"I look at you sometimes," said Valencia, "and I get a funny feeling that you're just full of secrets."
"I'm not," said Billy. This was a lie, of course. He hadn't told anybody about all the time-traveling he'd done, about Tralfamadore and so on.
"You must have secrets about the war. or, not secrets, I guess, but things you don't want to talk about."
"No."
"I'm proud you were a soldier. Do you know that?"
"Good."
"Was it awful?"
"Sometimes." A crazy thought now occurred to Billy. The truth of it startled him. It would make a good epitaph for Billy Pilgrim--and for me, too.

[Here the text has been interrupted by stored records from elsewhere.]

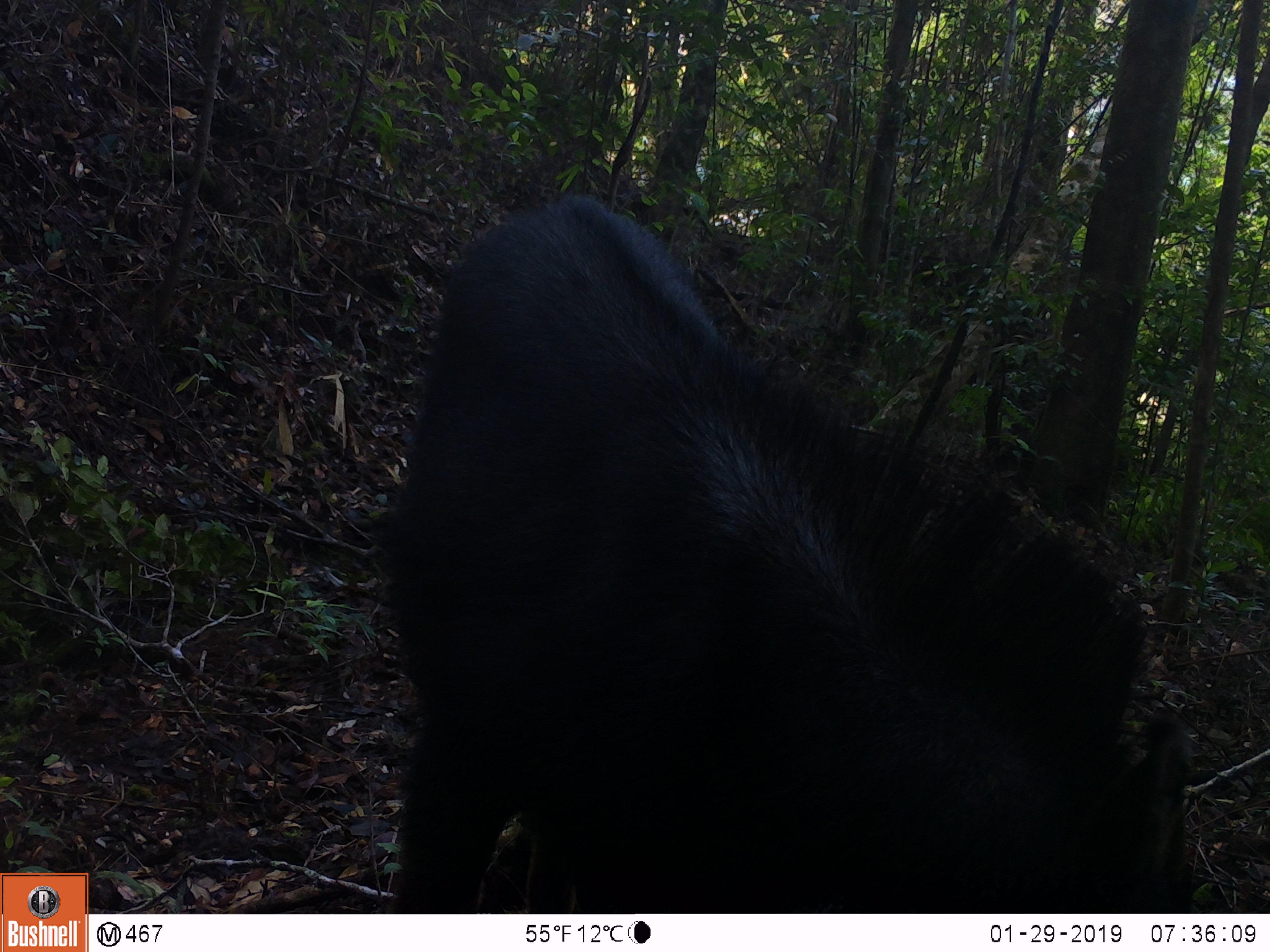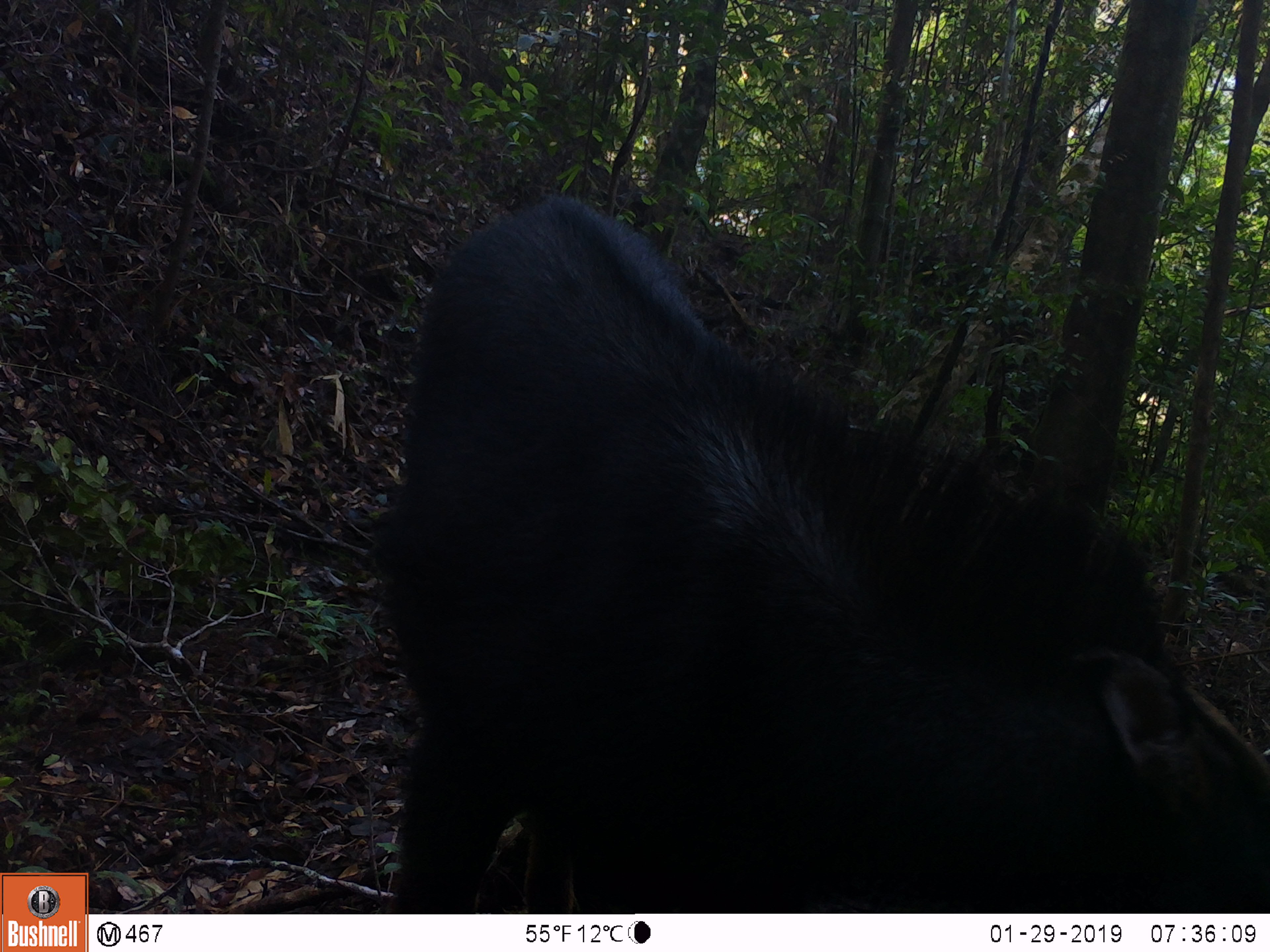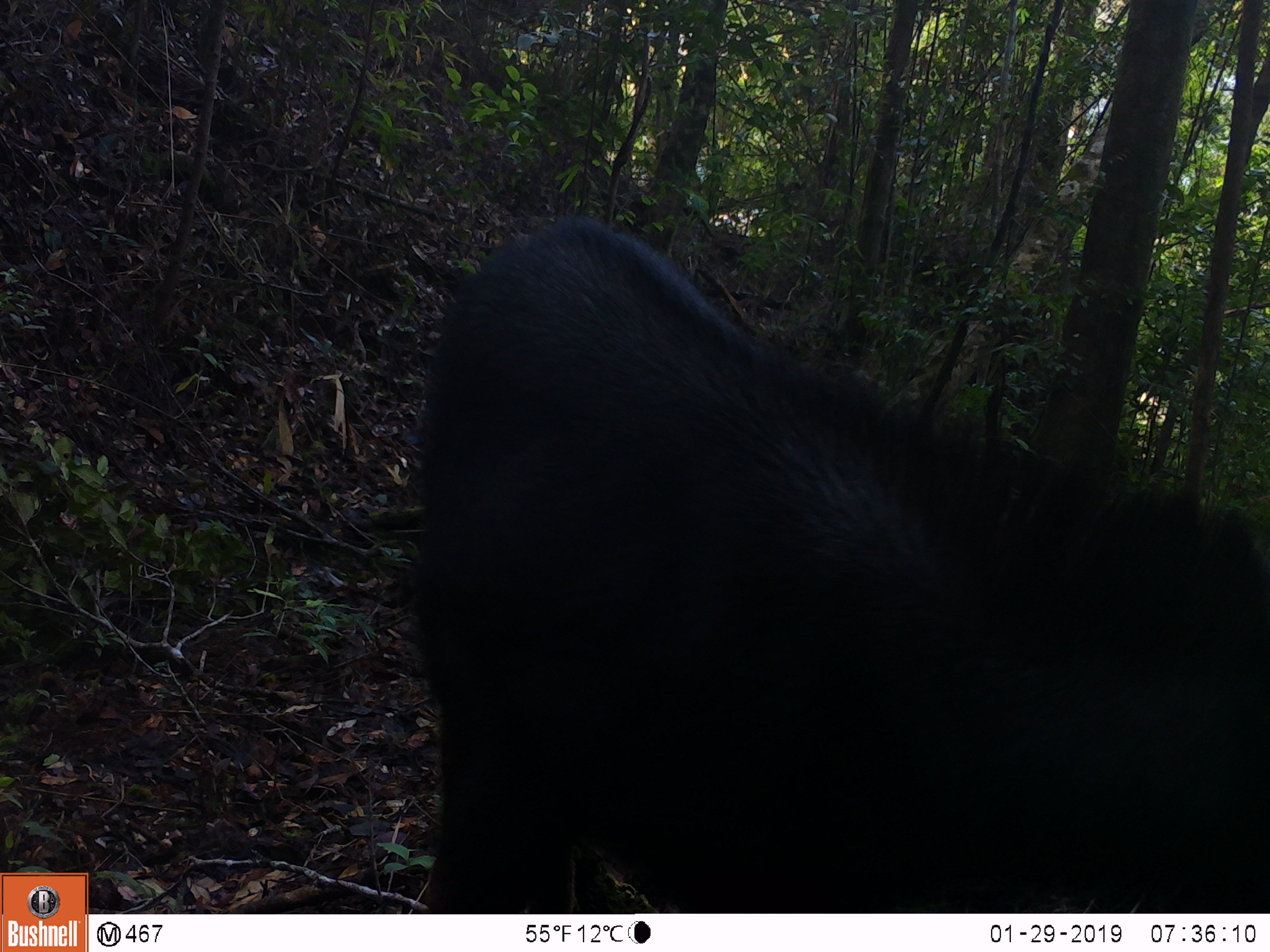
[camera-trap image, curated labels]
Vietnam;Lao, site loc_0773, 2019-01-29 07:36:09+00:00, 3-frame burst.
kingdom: Animalia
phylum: Chordata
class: Mammalia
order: Artiodactyla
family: Bovidae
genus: Capricornis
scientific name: Capricornis sumatraensis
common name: chinese serow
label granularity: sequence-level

"Would you talk about the war now, if I wanted you to?" said Valencia. In a tiny cavity in her great body she was assembling the materials for a Green Beret.
"It would sound like a dream," said Billy. "Other people's dreams aren't very interesting, usually."

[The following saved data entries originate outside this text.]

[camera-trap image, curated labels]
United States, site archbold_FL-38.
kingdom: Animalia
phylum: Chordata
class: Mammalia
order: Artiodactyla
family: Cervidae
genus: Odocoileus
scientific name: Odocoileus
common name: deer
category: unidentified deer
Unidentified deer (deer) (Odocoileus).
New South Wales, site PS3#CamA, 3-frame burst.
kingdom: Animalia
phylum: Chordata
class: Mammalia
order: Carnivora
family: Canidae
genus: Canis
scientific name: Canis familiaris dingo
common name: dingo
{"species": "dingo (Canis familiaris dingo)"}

"I heard you tell Father one time about a German firing squad." She was referring to the execution of poor old Edgar Derby.
"Um."
"You had to bury him?"
"Yes."
"Did he see you with your shovels before he was shot?"
"Yes."
"Did he say anything?"
"No."
"Was he scared?"
"They had him doped up. He was sort of glassy-eyed."
"And they pinned a target to him?"
"A piece of paper," said Billy. He got out of bed, said, "Excuse me," went into the darkness of the bathroom to take a leak. He groped for the light, realized as he felt the rough walls that he had traveled back to 1944, to the prison hospital again.

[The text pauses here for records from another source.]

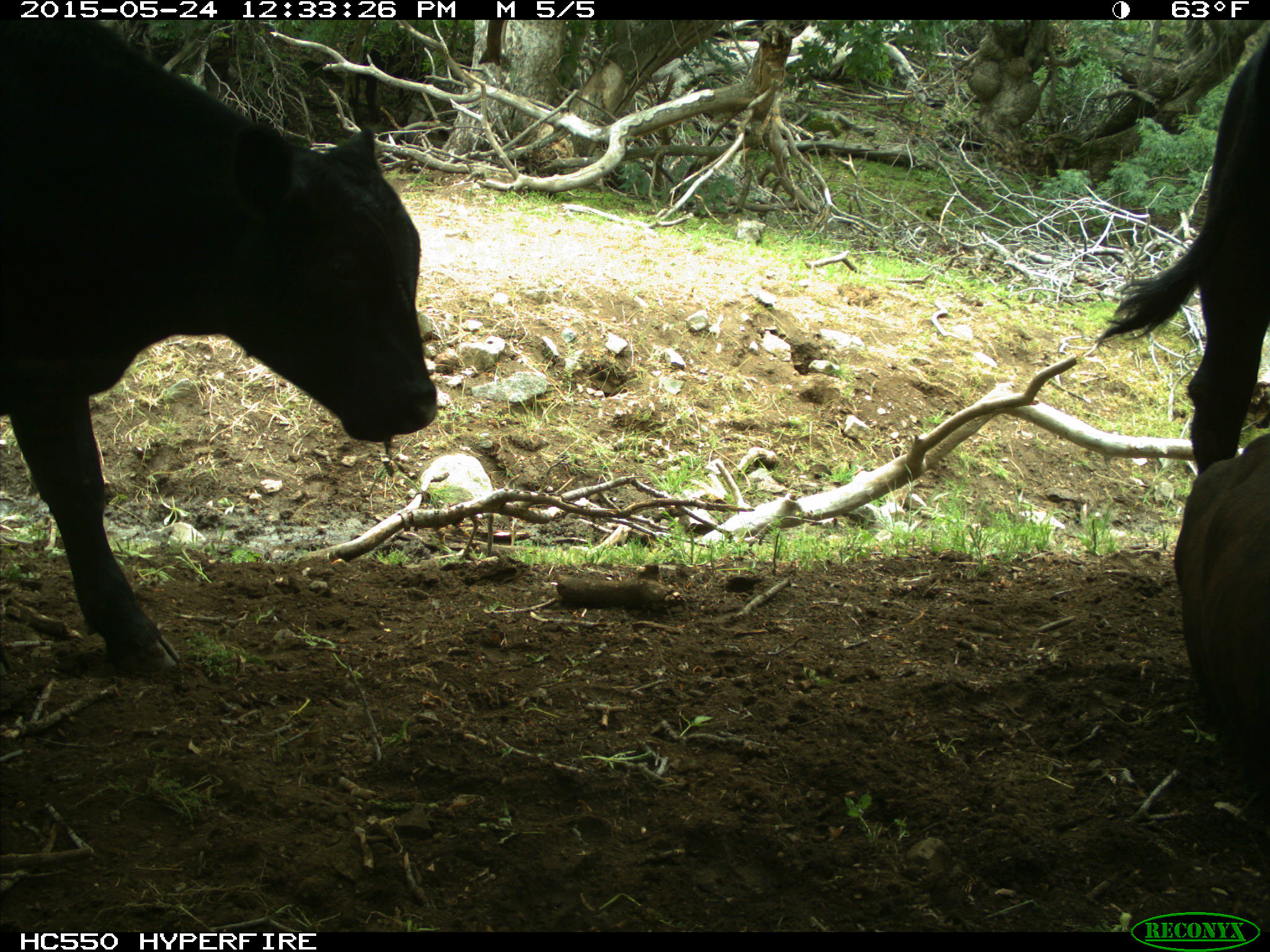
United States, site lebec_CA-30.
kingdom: Animalia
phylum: Chordata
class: Mammalia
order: Artiodactyla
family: Bovidae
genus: Bos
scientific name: Bos taurus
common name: domestic cow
Bos taurus (domestic cow).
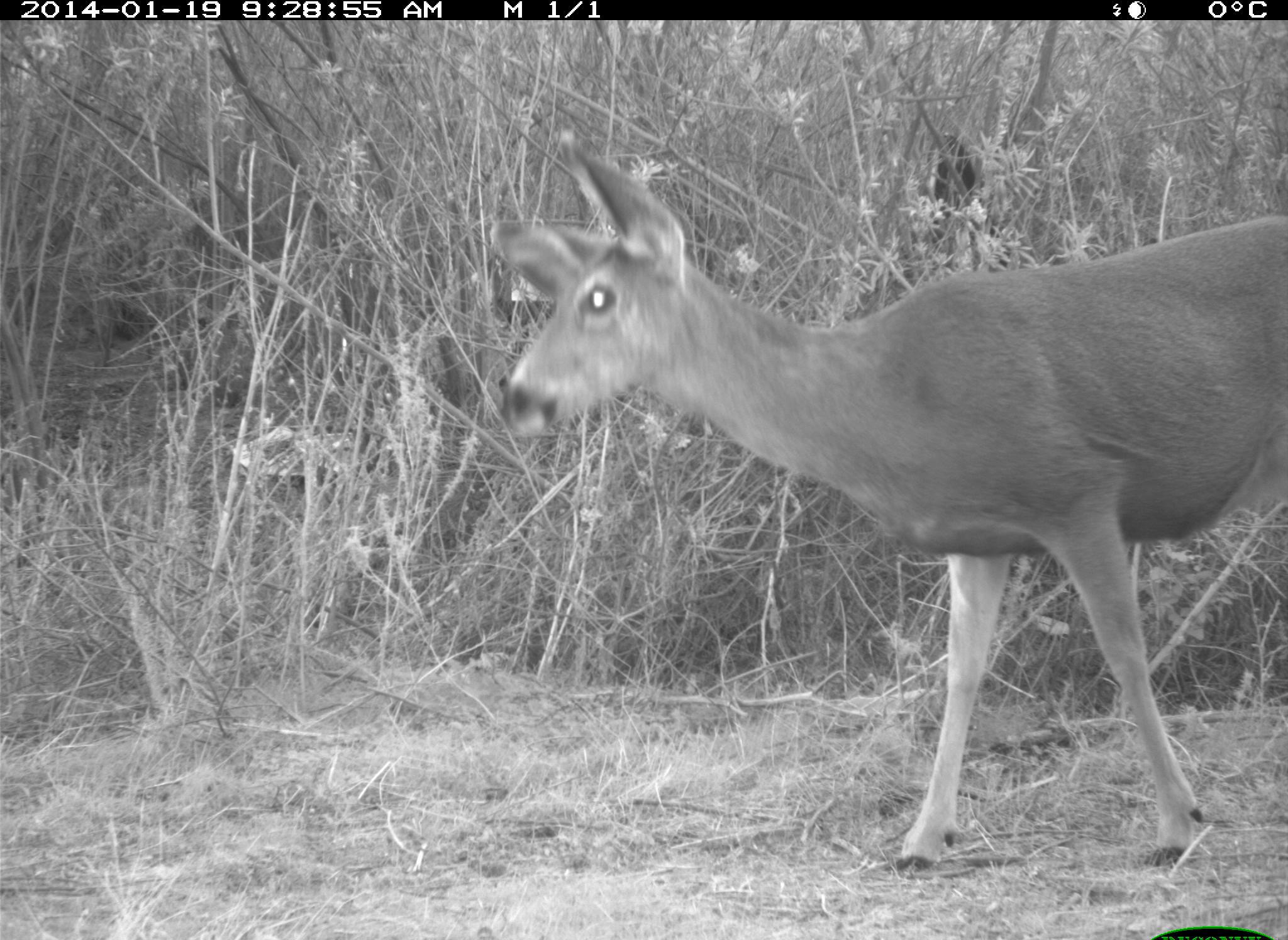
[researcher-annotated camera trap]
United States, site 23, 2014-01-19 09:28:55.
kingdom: Animalia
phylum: Chordata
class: Mammalia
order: Artiodactyla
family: Cervidae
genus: Odocoileus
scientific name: Odocoileus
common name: deer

Billy has a lot of secrets, things he doesn't talk to anybody about. Aliens. German prison camps. Flying saucers. Fire bombing. Time travel. If he opened his mouth and started telling Valencia his secrets, she, at best, wouldn't believe him. At worst, she would have him committed to the local psychiatric hospital for the rest of his life.
Secrets can be wonderful. For the first three months my wife was pregnant with our son, we didn't tell anyone. We just whispered about it at night, in bed. Sometimes, we would go out to breakfast on a Saturday morning, bring our baby name books, and try combinations on our tongues. Hailey Claire. Daniel Drake. It was a wonderful time.
In my experience, however, secrets are more often burdens. Things that sit inside you and gain mold, like old food in a refrigerator. Tonight, I am leading a poetry workshop at the Joy Center in Ishpeming. The theme of the workshop is "freedom," in honor Independence Day. But it's not the kind of freedom that inspires nationalism or impromptu singing of the "The Star Spangled Banner."
The main writing exercise tonight is about freeing yourself of things that hold you back. Bad memories. Old grudges. Slights. Angers. I am a firm believer in the therapeutic value of writing. Writing about a bad memory can help you release a lot of negative energy. That negative energy can be incredibly harmful, psychologically, spiritually, and physically. By the end of tonight, I'm hoping that participants will leave the Joy Center feeling lighter, happier, freer.
If I can do that for one person, I will count tonight's workshop as a success.
This afternoon, Saint Marty is thankful for the healing power of words and language.